(Web page caption snippets)

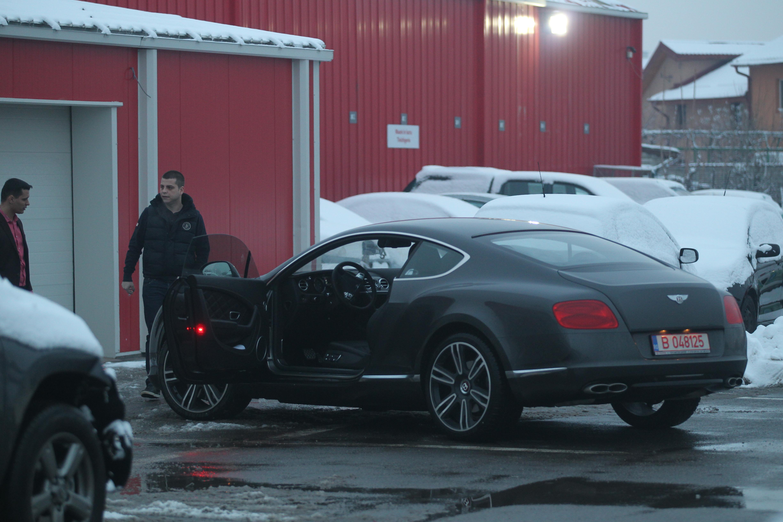 Prigoana isi pazeste cu sfintenia autoturismul pe care a platit aproape 200.000 de euro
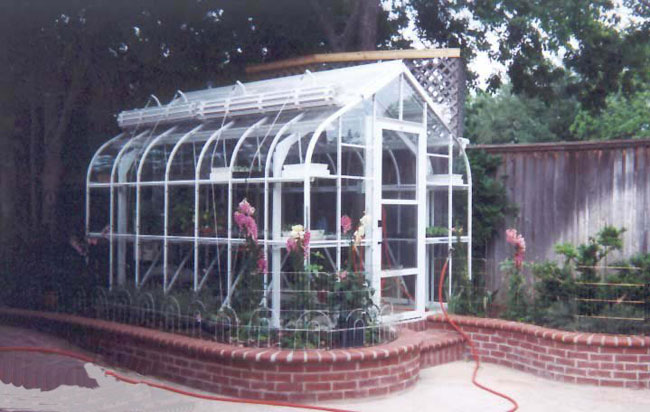 Greenhouses - The American Classic: 900 Series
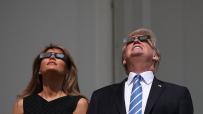 вижте-как-семейство-тръмп-наблюдава-слънчевото-затъмнение-48315.jpg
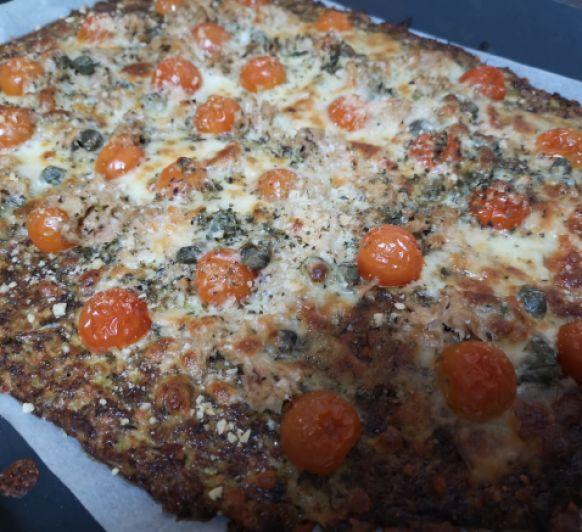 Pizza keto con base vegetariana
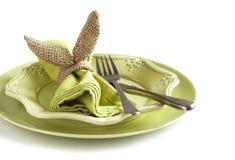 Anel de guardanapo do coelho de serapilheira Ajuste da tabela da Páscoa fotos de stock royalty free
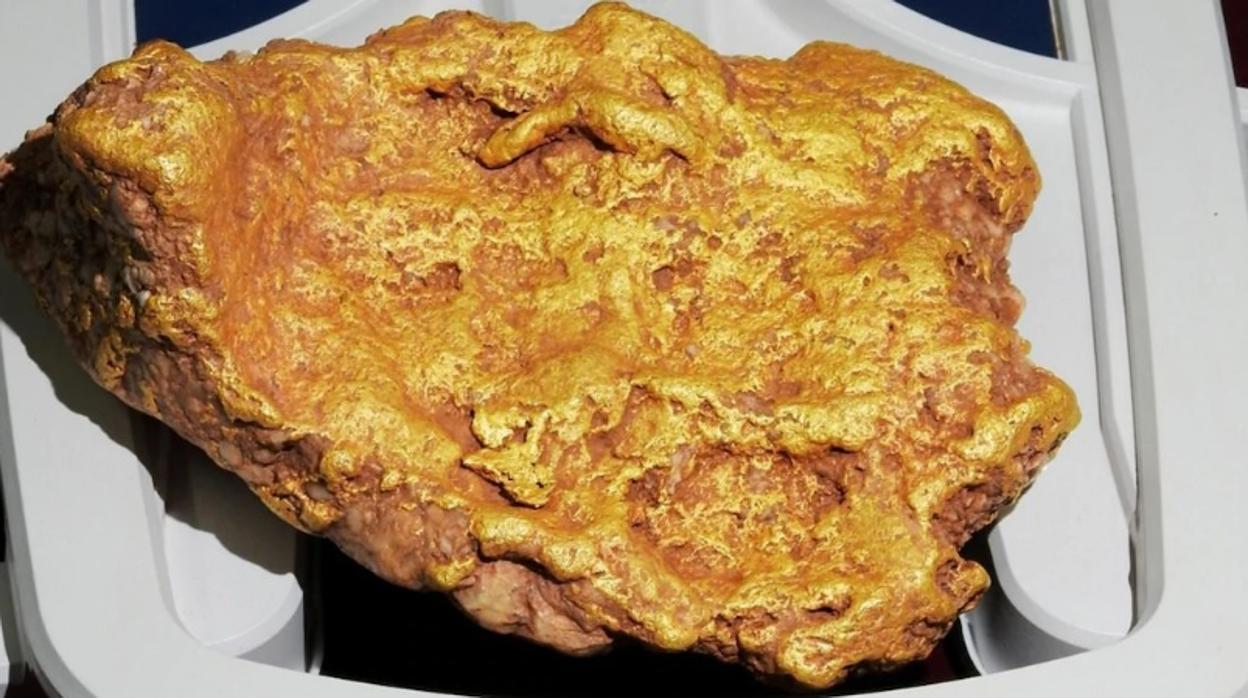 Un jubilado halla una enorme pepita de oro de más de 2 kilos en Australia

• Work to be completed: The line that contains "Anel de guardanapo" begins the range and the last line of the entries ends it; print that range exactly, without pictures.

• Output for this exercise:
 Anel de guardanapo do coelho de serapilheira Ajuste da tabela da Páscoa fotos de stock royalty free
 Un jubilado halla una enorme pepita de oro de más de 2 kilos en Australia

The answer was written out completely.